TASK BRIEF
The answer must be an exact restatement of all the data.

[EXERCISE DATA Boundary: Start]

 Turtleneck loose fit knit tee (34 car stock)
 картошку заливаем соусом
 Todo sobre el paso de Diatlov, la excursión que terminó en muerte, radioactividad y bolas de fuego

[EXERCISE DATA Boundary: End]

WRITTEN SOLUTION
 Turtleneck loose fit knit tee (34 car stock)
 картошку заливаем соусом
 Todo sobre el paso de Diatlov, la excursión que terminó en muerte, radioactividad y bolas de fuego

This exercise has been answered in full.